• **WRITTEN INSTRUCTION**:
In the rows below, reproduce word for word the lines starting at the one that contains "this 1200×800 image." and ending at the one that contains "broken wooden plank [280, 358, 396, 382]".

(Part of a data file)

::::::::

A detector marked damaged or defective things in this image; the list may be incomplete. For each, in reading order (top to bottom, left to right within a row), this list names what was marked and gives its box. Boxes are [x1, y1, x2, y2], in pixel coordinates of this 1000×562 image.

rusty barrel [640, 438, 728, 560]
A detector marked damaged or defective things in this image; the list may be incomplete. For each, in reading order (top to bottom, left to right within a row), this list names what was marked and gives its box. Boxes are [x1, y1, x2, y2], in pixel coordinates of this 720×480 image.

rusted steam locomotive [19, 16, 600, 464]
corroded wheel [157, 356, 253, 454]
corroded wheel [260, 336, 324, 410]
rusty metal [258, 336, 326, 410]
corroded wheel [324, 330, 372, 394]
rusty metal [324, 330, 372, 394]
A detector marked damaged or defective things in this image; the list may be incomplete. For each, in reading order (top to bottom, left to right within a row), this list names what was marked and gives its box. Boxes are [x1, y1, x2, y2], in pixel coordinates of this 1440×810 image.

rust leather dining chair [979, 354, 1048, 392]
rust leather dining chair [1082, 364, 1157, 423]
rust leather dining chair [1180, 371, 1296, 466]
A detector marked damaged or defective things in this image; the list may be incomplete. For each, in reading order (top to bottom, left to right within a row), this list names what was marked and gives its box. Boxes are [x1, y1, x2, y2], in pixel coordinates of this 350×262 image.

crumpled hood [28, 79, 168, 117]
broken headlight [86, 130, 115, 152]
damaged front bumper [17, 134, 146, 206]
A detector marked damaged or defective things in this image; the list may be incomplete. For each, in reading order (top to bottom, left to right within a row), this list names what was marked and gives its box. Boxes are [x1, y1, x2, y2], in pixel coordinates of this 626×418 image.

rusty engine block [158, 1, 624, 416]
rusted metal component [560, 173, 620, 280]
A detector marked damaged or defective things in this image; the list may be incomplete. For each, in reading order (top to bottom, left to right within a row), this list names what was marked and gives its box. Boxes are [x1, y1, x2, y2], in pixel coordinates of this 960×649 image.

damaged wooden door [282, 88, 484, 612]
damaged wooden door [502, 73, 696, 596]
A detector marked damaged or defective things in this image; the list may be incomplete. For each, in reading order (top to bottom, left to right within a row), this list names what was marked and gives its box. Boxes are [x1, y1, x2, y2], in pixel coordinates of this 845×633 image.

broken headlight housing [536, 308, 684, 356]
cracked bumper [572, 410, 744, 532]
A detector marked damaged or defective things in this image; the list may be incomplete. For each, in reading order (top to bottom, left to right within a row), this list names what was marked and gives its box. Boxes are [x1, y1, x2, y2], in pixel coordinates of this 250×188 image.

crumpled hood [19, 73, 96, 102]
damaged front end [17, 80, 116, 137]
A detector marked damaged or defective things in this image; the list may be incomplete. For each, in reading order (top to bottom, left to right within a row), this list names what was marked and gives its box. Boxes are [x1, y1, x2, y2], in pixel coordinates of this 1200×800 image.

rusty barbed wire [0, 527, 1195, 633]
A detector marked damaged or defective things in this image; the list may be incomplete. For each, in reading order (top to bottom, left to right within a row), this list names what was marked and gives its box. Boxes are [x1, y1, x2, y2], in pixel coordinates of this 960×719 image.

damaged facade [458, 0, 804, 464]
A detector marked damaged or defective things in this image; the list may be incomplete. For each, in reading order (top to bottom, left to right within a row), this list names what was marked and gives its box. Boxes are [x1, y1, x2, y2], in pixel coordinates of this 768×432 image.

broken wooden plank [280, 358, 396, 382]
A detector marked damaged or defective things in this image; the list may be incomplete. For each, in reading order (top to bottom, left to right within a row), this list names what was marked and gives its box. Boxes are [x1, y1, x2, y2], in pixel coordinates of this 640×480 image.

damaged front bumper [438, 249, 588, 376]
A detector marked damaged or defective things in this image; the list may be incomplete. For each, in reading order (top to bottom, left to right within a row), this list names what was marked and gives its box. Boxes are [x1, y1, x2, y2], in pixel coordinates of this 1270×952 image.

::::::::

• **IN RESPONSE**:
A detector marked damaged or defective things in this image; the list may be incomplete. For each, in reading order (top to bottom, left to right within a row), this list names what was marked and gives its box. Boxes are [x1, y1, x2, y2], in pixel coordinates of this 1200×800 image.

rusty barbed wire [0, 527, 1195, 633]
A detector marked damaged or defective things in this image; the list may be incomplete. For each, in reading order (top to bottom, left to right within a row), this list names what was marked and gives its box. Boxes are [x1, y1, x2, y2], in pixel coordinates of this 960×719 image.

damaged facade [458, 0, 804, 464]
A detector marked damaged or defective things in this image; the list may be incomplete. For each, in reading order (top to bottom, left to right within a row), this list names what was marked and gives its box. Boxes are [x1, y1, x2, y2], in pixel coordinates of this 768×432 image.

broken wooden plank [280, 358, 396, 382]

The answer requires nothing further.